Reproduce the data below, substituting "breast pocket" for each occurrence of "shirt pocket" and leaving everything else unchanged.

[Spatial reasoning dataset excerpts]
>>>

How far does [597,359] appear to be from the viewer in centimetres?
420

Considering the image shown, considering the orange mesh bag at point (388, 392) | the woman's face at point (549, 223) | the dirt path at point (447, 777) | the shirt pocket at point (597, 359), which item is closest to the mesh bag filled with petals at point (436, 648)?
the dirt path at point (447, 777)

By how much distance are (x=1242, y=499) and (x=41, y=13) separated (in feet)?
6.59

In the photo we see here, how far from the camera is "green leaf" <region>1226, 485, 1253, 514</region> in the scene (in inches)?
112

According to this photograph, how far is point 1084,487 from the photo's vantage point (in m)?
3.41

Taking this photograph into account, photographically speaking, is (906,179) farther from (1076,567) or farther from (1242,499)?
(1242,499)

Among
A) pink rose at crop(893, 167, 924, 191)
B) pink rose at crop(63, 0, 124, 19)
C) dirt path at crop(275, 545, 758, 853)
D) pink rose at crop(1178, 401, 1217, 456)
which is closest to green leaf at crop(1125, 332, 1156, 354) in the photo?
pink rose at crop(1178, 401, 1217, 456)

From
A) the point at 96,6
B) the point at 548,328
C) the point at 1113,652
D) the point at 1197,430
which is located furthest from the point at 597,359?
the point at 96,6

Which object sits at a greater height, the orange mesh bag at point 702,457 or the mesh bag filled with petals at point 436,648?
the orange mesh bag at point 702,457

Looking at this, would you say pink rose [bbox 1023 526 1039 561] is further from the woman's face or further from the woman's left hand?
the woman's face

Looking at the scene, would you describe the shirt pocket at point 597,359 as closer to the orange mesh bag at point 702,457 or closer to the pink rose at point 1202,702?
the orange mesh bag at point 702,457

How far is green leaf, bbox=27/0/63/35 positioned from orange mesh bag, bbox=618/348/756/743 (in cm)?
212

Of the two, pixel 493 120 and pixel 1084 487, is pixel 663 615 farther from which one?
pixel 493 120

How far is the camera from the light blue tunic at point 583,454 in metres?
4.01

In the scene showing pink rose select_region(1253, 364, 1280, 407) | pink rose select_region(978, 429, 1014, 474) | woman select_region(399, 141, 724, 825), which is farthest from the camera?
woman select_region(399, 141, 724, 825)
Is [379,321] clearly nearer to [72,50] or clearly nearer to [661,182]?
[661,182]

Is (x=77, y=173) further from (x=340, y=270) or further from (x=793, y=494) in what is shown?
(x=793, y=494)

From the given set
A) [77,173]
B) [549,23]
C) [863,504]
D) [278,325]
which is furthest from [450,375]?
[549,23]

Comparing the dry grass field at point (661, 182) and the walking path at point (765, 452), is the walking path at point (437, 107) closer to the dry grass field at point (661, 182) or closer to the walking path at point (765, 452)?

<<<

THE RESULT.
How far does [597,359] appear to be from the viewer in centimetres?
420

Considering the image shown, considering the orange mesh bag at point (388, 392) | the woman's face at point (549, 223) | the dirt path at point (447, 777) | the breast pocket at point (597, 359), which item is closest to the mesh bag filled with petals at point (436, 648)?
the dirt path at point (447, 777)

By how much distance are (x=1242, y=499) and (x=41, y=13) separated (in feet)?
6.59

In the photo we see here, how far from the camera is "green leaf" <region>1226, 485, 1253, 514</region> in the scene (in inches)?
112

According to this photograph, how far is point 1084,487 from the photo's vantage point (in m)?
3.41

Taking this photograph into account, photographically speaking, is (906,179) farther from (1076,567) or farther from (1242,499)?
(1242,499)

Among
A) pink rose at crop(893, 167, 924, 191)
B) pink rose at crop(63, 0, 124, 19)
C) dirt path at crop(275, 545, 758, 853)
D) pink rose at crop(1178, 401, 1217, 456)
which is closest to green leaf at crop(1125, 332, 1156, 354) in the photo?
pink rose at crop(1178, 401, 1217, 456)

From
A) the point at 96,6
B) the point at 548,328
C) the point at 1113,652
D) the point at 1197,430
which is located furthest from the point at 597,359?
the point at 96,6

Which object sits at a greater height, the orange mesh bag at point 702,457 or the mesh bag filled with petals at point 436,648?
the orange mesh bag at point 702,457

Looking at this, would you say pink rose [bbox 1023 526 1039 561] is further from the woman's face or further from the woman's left hand?
the woman's face

Looking at the scene, would you describe the breast pocket at point 597,359 as closer to the orange mesh bag at point 702,457 or closer to the pink rose at point 1202,702?
the orange mesh bag at point 702,457

How far is green leaf, bbox=27/0/63/35 positioned from orange mesh bag, bbox=618/348/756/743 (in cm)?
212

Of the two, pixel 493 120 and pixel 1084 487, is pixel 663 615 farther from which one?
pixel 493 120

How far is the camera from the light blue tunic at point 583,454 in metres?
4.01

In the scene showing pink rose select_region(1253, 364, 1280, 407) | pink rose select_region(978, 429, 1014, 474) | woman select_region(399, 141, 724, 825), which is farthest from the camera?
woman select_region(399, 141, 724, 825)
Is [379,321] clearly nearer to [72,50] or clearly nearer to [661,182]?
[661,182]

Is (x=77, y=173) further from (x=340, y=270) or further from (x=793, y=494) in what is shown?
(x=793, y=494)

From the given set
A) [77,173]
B) [549,23]
C) [863,504]
D) [278,325]
which is furthest from [450,375]?
[549,23]

Comparing the dry grass field at point (661, 182) and the walking path at point (765, 452), is the walking path at point (437, 107) closer to the dry grass field at point (661, 182) or closer to the walking path at point (765, 452)?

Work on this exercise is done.